Texte fourni

Ce 7 août là, lorsqu’il célébrait la Sainte Messe, saint Josémaria entendit au fond de son âme des paroles de l’Évangile de saint Jean, dans la version de la Vulgate, en vigueur dans la Liturgie à l’époque: et ego, si exaltatus fuero a terra, omnia traham ad meipsum (Jn 12, 32). Dans une lumière intellectuelle très claire, Dieu lui fit comprendre le sens de la mission confiée aux hommes et aux femmes de l’Opus Dei au sein de l’Église. Quelques années plus tard, dans une méditation, en faisant allusion à cette locution divine, il commentait : ce pauvre prêtre ne savait pas que l’Opus Dei allait être si divinement couronné. Mais il comprit que, au sommet de toutes les activités humaines, il devait y avoir des hommes et des femmes ayant la Croix du Christ en leur vie et en leurs œuvres, une croix hissée, visible, réparatrice, rédemptrice ; symbole de la paix, de la joie ; symbole de la Rédemption, de l’unité du genre humain, de l’amour pour les hommes que Dieu le Père, Dieu le Fils et Dieu le Saint Esprit, la Très Sainte Trinité, a toujours eu et a toujours.

3. L’Apôtre précise : Nul ne peut dire « Jésus est Seigneur » que sous l’action de l’Esprit Saint (1 Co 12, 3), et c’est saint Paul qui parle ! Et nous, qui nous sentons si pauvres en la présence de Dieu, combien avons-nous davantage besoin de l’aide du ciel ! Fort conscient du secours qui m’est sans arrêt prêté, je m’adresse de nouveau au Seigneur notre Dieu, pour lui répéter encore une fois : merci, pardon et aide-moi davantage ! C’est la raison pour laquelle j’ai choisi l’image d’un Crucifix comme souvenir du cinquantième anniversaire de mon ordination : afin que dans ma vie et dans la vie de tous s’enracine, de façon plus incisive, la conviction — réelle, pratique et concrète — que notre force, nos vertus, nos réussites, ne procèdent que de la bonté divine souverainement exposée en ce Christ cloué sur une Croix pour nos péchés.

Pour faire aller de l’avant la nouvelle évangélisation dont Jean-Paul II parlait si souvent et que notre Pape Benoît XVI souhaite toujours, nous devons être des hommes et des femmes attachés à la Croix : c’est ce que notre monde réclame de toute urgence. Tâchons de vivre et d’annoncer : lux in Cruce, requies in Cruce, gaudium in Cruce.

Tâche brève A
Répondez à ces questions d'après le texte fourni :
(i) Quel jour saint Josémaria entendit-il au fond de son âme des paroles de l'Évangile de saint Jean ?
(ii) Quelle image fut choisie comme souvenir du cinquantième anniversaire de l'ordination ?
(iii) Que faut-il tâcher de vivre et d'annoncer, selon la dernière phrase ?

Données de l'exercice
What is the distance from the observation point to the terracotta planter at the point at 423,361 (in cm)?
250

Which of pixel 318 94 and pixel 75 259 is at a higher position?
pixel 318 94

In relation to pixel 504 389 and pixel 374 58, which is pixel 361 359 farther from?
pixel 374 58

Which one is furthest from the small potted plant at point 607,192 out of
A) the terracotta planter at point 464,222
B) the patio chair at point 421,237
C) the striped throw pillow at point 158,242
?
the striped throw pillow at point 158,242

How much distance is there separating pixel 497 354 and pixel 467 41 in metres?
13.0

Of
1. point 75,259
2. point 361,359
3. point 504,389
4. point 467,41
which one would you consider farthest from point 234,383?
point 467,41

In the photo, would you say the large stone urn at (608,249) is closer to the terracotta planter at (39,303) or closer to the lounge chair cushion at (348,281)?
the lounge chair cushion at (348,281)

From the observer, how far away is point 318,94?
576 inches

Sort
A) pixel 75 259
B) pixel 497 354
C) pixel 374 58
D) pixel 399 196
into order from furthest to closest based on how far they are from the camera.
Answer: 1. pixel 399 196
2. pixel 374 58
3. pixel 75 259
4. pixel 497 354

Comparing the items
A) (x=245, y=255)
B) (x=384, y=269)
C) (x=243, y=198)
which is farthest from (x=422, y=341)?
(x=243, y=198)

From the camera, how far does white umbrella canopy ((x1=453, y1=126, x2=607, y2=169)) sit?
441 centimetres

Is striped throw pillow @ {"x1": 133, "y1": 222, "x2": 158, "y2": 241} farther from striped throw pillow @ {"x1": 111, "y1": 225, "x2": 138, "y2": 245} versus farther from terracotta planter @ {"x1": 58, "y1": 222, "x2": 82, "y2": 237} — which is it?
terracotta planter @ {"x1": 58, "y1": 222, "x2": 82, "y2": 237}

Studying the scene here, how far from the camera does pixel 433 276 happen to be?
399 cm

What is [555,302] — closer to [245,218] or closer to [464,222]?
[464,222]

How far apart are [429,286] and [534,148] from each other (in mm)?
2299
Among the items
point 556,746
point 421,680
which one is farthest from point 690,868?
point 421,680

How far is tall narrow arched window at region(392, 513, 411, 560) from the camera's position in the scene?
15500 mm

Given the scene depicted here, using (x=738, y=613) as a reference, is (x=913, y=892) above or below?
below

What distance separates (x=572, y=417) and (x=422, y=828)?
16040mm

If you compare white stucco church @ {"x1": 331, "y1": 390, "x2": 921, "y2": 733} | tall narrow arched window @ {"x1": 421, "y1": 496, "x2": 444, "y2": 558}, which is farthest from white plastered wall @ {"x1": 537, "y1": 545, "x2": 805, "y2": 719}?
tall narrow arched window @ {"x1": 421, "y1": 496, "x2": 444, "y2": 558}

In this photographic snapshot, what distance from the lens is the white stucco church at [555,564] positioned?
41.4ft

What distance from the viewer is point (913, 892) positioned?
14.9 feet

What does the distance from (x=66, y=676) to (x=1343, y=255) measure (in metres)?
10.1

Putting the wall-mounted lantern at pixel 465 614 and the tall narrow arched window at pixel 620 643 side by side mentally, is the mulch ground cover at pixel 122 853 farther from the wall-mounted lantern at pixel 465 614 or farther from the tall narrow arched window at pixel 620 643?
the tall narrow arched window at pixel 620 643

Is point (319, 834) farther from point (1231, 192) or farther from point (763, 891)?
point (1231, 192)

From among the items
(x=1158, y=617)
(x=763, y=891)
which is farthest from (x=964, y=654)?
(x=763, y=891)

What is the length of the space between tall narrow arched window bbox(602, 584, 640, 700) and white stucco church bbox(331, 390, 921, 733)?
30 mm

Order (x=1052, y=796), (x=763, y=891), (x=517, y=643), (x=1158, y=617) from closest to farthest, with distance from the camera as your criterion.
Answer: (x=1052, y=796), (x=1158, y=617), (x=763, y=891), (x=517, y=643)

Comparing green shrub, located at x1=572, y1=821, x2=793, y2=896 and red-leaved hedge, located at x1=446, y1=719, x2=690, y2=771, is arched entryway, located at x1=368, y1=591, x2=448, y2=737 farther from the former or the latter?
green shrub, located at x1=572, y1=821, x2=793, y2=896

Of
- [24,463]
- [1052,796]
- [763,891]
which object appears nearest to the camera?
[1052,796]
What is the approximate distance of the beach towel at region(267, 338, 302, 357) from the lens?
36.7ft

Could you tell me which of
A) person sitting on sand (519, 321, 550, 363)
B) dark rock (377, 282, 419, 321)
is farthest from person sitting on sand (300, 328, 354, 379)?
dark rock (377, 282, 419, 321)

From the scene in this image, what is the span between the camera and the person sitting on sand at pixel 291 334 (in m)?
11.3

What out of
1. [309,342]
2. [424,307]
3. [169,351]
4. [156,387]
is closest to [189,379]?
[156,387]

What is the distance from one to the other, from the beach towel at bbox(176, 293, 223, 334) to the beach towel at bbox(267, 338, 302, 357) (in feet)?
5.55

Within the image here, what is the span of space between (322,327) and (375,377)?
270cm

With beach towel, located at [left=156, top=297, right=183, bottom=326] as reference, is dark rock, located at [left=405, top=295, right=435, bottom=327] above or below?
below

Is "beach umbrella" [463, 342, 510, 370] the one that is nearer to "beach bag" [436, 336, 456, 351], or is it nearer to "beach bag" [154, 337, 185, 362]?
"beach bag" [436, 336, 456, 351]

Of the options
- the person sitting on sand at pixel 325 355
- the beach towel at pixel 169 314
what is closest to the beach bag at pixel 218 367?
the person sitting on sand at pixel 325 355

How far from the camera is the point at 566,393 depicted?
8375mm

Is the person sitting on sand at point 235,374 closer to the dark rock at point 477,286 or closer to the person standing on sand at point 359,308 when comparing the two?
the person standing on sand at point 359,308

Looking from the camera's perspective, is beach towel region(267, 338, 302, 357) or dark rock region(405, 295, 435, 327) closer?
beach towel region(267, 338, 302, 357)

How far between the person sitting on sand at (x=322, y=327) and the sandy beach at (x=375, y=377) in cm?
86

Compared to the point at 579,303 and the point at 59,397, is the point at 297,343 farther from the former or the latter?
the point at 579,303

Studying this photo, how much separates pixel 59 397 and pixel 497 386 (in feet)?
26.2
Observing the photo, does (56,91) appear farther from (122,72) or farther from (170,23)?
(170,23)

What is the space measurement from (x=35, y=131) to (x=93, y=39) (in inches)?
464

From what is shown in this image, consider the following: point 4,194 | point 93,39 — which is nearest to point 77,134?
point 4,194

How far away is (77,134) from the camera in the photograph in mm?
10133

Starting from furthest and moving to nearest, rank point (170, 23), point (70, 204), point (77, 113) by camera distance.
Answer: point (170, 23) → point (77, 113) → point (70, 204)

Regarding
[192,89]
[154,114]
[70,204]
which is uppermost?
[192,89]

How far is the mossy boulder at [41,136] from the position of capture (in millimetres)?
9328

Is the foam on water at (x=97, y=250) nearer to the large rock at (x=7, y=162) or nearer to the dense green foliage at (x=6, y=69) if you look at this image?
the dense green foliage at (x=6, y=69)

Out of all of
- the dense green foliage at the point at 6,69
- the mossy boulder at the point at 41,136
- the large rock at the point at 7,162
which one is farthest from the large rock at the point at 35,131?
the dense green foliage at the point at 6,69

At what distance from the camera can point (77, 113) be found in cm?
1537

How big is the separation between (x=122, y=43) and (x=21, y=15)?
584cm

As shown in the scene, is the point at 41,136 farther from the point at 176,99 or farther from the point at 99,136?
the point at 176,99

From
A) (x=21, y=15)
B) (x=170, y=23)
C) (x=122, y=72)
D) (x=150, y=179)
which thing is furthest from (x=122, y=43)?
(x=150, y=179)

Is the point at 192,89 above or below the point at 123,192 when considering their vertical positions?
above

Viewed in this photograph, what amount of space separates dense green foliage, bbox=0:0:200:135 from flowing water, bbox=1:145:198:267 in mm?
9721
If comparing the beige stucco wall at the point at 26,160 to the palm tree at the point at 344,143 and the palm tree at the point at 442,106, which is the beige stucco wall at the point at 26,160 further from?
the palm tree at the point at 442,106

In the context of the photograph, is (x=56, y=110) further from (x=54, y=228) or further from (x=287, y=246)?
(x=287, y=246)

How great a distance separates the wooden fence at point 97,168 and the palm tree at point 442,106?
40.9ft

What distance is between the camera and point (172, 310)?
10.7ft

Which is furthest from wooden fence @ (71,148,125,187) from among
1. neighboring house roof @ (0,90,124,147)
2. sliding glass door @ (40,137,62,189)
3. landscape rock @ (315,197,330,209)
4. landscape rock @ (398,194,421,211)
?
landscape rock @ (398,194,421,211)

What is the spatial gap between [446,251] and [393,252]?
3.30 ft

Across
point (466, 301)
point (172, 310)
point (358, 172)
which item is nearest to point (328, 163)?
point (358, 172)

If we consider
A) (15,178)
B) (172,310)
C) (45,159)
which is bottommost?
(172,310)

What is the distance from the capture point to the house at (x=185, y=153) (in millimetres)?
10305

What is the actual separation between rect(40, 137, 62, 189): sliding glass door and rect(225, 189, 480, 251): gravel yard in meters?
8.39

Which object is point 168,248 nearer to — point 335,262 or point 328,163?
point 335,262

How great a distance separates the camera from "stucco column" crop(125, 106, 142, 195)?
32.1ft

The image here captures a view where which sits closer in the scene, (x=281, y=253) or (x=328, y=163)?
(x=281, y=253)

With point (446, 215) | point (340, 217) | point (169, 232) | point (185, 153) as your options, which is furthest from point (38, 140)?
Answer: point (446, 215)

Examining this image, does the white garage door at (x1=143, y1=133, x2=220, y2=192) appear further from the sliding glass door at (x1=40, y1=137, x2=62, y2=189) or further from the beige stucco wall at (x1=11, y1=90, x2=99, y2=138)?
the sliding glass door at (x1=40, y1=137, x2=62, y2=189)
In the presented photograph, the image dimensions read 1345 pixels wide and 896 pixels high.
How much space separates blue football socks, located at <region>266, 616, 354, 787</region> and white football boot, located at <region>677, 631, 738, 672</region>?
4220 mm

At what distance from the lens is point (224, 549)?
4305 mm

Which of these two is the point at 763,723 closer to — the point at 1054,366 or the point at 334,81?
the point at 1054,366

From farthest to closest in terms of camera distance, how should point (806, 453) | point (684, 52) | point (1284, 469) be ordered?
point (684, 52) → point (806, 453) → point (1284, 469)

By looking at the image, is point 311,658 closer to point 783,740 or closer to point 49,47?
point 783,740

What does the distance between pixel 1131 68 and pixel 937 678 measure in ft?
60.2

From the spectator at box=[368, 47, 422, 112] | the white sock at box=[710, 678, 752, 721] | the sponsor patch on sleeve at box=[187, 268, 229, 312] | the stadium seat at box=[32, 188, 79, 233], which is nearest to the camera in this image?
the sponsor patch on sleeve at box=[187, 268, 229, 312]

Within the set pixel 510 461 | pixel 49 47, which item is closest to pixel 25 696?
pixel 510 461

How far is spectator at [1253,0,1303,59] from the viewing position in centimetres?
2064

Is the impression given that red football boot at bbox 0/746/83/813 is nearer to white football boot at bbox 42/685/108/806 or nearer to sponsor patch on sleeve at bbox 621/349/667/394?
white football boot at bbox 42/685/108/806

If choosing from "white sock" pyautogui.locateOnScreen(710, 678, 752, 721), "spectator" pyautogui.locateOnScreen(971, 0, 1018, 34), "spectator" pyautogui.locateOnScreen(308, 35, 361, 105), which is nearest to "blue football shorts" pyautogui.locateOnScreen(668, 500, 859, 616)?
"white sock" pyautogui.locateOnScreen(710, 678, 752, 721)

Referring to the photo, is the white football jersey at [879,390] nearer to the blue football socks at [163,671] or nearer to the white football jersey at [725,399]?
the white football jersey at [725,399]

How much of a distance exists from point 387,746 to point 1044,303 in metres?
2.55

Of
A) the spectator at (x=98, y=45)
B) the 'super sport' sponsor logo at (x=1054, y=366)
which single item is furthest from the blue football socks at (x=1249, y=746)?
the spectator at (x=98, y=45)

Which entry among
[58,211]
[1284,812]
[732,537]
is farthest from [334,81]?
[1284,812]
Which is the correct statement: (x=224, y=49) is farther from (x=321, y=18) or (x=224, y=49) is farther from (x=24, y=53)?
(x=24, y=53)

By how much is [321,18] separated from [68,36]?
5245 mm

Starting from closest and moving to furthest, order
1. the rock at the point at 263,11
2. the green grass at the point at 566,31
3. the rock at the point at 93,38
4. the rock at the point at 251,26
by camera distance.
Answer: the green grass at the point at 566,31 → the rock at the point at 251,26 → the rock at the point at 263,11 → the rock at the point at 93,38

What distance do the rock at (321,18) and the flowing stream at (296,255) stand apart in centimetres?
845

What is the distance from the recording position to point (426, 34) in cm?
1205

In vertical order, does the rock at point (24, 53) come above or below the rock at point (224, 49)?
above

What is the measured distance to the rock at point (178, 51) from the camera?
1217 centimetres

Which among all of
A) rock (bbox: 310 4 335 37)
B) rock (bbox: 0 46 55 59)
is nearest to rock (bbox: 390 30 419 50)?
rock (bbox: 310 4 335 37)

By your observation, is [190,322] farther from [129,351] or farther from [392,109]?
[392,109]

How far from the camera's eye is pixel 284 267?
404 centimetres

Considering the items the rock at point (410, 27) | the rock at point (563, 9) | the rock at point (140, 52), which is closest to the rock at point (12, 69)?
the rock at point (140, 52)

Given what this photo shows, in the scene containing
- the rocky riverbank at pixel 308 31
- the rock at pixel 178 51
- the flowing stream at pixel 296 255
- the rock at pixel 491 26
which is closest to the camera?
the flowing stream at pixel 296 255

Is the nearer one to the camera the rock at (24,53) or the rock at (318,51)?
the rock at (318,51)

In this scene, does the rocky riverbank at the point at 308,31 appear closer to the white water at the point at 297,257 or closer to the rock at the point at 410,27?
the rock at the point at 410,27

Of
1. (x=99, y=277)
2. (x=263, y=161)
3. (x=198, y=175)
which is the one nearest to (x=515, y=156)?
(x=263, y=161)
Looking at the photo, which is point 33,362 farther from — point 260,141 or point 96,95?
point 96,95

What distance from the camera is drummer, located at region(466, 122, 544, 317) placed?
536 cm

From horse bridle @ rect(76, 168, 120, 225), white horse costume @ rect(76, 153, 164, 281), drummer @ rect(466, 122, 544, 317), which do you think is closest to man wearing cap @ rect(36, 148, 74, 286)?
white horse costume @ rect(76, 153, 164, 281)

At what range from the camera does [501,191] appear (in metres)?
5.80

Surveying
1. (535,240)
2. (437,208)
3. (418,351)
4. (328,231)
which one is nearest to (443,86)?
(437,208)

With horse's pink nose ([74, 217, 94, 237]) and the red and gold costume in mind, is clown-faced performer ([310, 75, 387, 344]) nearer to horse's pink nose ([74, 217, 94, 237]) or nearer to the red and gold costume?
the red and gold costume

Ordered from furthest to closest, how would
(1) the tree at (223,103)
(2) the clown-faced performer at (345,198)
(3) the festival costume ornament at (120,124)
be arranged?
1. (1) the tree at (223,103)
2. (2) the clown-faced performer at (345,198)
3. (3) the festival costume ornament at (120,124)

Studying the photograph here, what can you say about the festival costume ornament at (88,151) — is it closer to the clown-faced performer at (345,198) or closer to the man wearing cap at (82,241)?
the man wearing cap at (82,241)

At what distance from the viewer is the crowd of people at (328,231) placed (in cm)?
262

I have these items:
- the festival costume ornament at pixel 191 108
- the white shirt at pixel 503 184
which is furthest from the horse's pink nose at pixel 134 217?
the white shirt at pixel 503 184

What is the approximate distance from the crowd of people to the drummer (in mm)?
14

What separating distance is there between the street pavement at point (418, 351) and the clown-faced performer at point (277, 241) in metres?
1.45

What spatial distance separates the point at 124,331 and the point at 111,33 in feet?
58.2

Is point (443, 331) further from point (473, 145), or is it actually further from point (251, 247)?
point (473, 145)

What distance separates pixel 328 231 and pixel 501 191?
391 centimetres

Tâche brève B
Réécrivez les lignes de la liste, de la ligne contenant "From the camera, how" jusqu'à la ligne contenant "441 centimetres", en remplaçant "white umbrella canopy" par "white parasol canopy". Ne modifiez rien d'autre et ne donnez que ces lignes.

Réponse complète A
(i) Le 7 août, lorsqu'il célébrait la Sainte Messe.
(ii) L'image d'un Crucifix.
(iii) « lux in Cruce, requies in Cruce, gaudium in Cruce ».

Réponse complète B
From the camera, how far does white parasol canopy ((x1=453, y1=126, x2=607, y2=169)) sit?
441 centimetres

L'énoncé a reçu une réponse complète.